-- START --
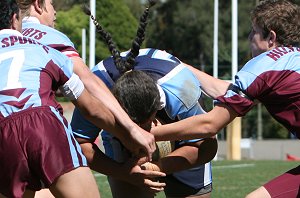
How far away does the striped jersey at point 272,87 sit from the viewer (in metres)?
4.88

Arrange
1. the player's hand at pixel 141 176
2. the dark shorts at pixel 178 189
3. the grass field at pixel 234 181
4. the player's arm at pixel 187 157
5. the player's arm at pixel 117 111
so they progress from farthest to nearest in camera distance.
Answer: the grass field at pixel 234 181
the dark shorts at pixel 178 189
the player's arm at pixel 187 157
the player's hand at pixel 141 176
the player's arm at pixel 117 111

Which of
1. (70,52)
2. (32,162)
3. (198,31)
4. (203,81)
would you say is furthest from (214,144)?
(198,31)

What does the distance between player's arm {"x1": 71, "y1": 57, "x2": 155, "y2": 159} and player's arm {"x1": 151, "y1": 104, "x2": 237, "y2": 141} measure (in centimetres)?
17

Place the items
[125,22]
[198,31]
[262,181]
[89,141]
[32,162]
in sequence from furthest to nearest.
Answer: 1. [198,31]
2. [125,22]
3. [262,181]
4. [89,141]
5. [32,162]

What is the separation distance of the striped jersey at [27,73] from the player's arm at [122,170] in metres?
0.99

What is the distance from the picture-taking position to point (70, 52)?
4871mm

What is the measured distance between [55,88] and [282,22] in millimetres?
1561

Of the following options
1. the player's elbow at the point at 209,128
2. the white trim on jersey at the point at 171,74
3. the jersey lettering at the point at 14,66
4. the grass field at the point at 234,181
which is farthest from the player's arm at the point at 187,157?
the grass field at the point at 234,181

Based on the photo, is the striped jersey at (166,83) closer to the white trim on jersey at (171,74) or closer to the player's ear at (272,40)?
the white trim on jersey at (171,74)

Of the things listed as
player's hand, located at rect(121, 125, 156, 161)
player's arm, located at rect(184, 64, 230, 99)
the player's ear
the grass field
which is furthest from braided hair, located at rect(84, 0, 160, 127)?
the grass field

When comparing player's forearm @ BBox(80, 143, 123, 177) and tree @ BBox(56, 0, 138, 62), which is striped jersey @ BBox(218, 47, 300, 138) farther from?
tree @ BBox(56, 0, 138, 62)

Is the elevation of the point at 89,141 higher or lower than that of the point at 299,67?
lower

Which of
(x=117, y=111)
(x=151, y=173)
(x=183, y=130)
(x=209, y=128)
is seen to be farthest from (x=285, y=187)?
(x=117, y=111)

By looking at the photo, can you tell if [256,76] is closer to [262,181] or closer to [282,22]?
[282,22]
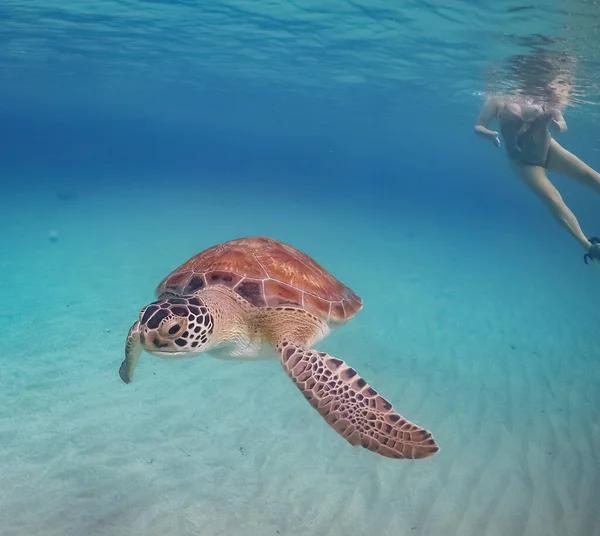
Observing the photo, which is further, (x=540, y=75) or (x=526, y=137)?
(x=540, y=75)

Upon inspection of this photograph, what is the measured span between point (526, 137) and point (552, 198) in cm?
155

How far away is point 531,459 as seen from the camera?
4.81 metres

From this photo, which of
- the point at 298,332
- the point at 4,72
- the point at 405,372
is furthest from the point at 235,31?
the point at 4,72

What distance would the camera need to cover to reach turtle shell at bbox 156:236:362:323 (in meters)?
3.84

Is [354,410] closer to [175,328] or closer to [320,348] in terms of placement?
[175,328]

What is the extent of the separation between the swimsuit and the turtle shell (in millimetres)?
6724

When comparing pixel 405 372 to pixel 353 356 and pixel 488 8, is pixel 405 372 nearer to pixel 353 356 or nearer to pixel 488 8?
pixel 353 356

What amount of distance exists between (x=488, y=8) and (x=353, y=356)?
831 centimetres

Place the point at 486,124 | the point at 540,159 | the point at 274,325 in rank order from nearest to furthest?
the point at 274,325 < the point at 540,159 < the point at 486,124

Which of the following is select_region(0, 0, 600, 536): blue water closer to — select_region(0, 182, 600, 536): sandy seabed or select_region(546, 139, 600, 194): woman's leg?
select_region(0, 182, 600, 536): sandy seabed

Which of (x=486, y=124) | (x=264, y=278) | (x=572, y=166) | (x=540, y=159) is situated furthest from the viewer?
(x=486, y=124)

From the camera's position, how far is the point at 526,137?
31.4 ft

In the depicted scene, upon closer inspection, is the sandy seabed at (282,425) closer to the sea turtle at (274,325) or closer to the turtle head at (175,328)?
the sea turtle at (274,325)

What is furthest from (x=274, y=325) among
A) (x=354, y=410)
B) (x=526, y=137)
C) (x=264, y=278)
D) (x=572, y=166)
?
(x=526, y=137)
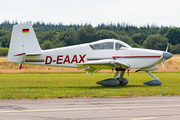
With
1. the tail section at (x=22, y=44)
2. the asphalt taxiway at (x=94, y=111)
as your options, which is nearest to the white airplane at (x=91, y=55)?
the tail section at (x=22, y=44)

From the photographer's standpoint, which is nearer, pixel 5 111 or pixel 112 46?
pixel 5 111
-- END --
Can you write out everything from the line containing "How far away is" down to the line containing "831 centimetres" again, with "turtle shell" changed to "carapace" and nothing else altered?

How far away is point 531,459 as seen from the camera?
4.81 metres

From this photo, which of
- the point at 298,332
- the point at 4,72
- the point at 405,372
is furthest from the point at 235,31?
the point at 4,72

What distance would the camera need to cover to reach carapace at bbox 156:236:362:323 (in meters)?
3.84

Is [354,410] closer to [175,328] or closer to [320,348] in terms of placement?
[175,328]

What is the extent of the separation between the swimsuit and the carapace (in millimetres)?
6724

When comparing pixel 405 372 to pixel 353 356 and pixel 488 8, is pixel 405 372 nearer to pixel 353 356 or nearer to pixel 488 8?
pixel 353 356

What amount of distance exists between (x=488, y=8) and (x=353, y=356)?
831 centimetres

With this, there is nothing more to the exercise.